Way back in the beginning. She had been flirting heavily, so bad even my kids were disgusted. everyone said it was me blowing things out of proportion, really now?!

She has been in whatever she is in (if she is in anything) for over 2 years I believe and so do my kids. Amy I am losingit in a big way. these dark thoguthare really crashing me. Obviously you can see by what I have posted. I love her too much to keep seeing these images and having these thoughts. I have to push her away from me, I have to walk for awhile alone without any signs or thinking about her. Even the thought of her hanging around friends is making me think of leaving them behind as well.

I can't keep losing sleep. I am a friggin zombie. I need to detach from her, completely, I mean as if it were forever. I am kidding myself into believing there is any hope when it seems to go and go like the tide. God has put me on a path, and I do not know where it leads. All I know is the pain is getting worse. She is getting deeper involved with thisidiot, not less. Trying to bring him into the friends we shared and even my own kids. what's nexrt, bringing him to my house so they can do it on my friggin bed?! I 'm not giving up but I am definitely leaning on the "see in Heaven when I 'm dead" mentallity. I seriously have a fury inside of me I have never felt before. I have been mad about this situation before, but nothing like this.

POSTED 9/1708

"everthing seems to revolve around my jealousy and when we would party on weekends, she would flirt to the max which would send me off. I would say terrible things about our marriage and that she wanted other men, the whole shooting match. I asked her many times over the past couple of years what was wrong and her constant reply, nothing, don't worry about it. "
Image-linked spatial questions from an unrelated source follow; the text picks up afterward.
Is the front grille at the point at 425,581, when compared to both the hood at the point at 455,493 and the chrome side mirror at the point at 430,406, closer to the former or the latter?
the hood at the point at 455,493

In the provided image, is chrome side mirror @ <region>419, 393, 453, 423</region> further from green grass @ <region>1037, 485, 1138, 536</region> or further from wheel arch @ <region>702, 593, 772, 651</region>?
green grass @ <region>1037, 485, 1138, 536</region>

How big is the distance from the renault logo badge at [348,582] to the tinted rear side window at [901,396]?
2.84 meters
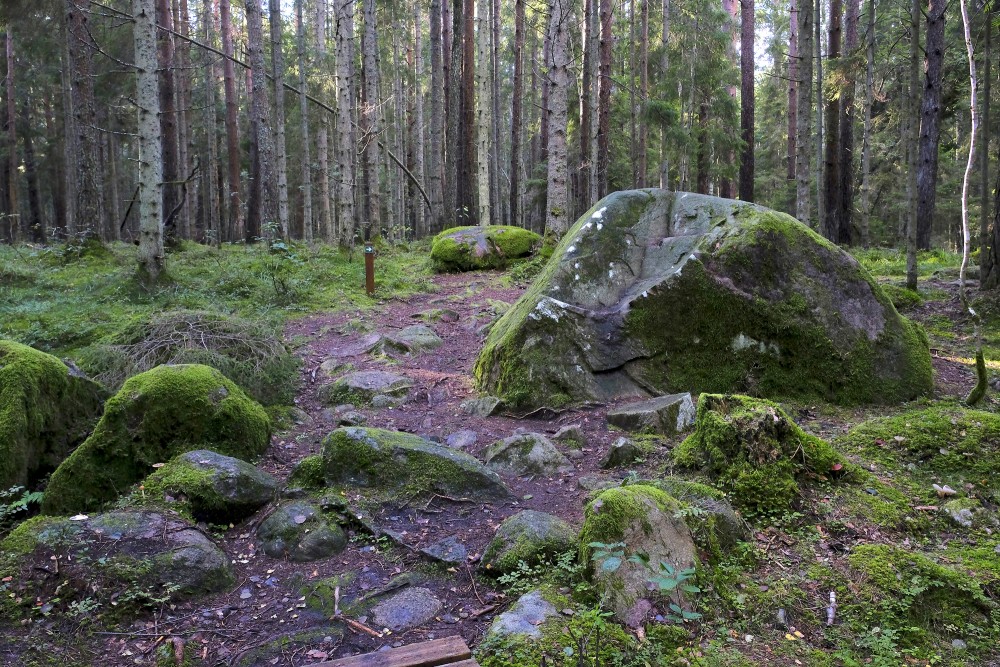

Well as I posted then I was right. She kept telling me it was in my head. the whole time she was having EA and then a PA and I am not sur ethis is the first one now. Oh, yeah things are coming out about her. Some I heard of and pushed aside, but now I believe. No, this crap with her didn't just start in August, it has been going on for a while. I would love to reconcile my marriage, I would love to have her back. But the thoughts, Amy, the thoughts of her with other men and coming back to me as second fiddle which she made me feel like for quite osme time.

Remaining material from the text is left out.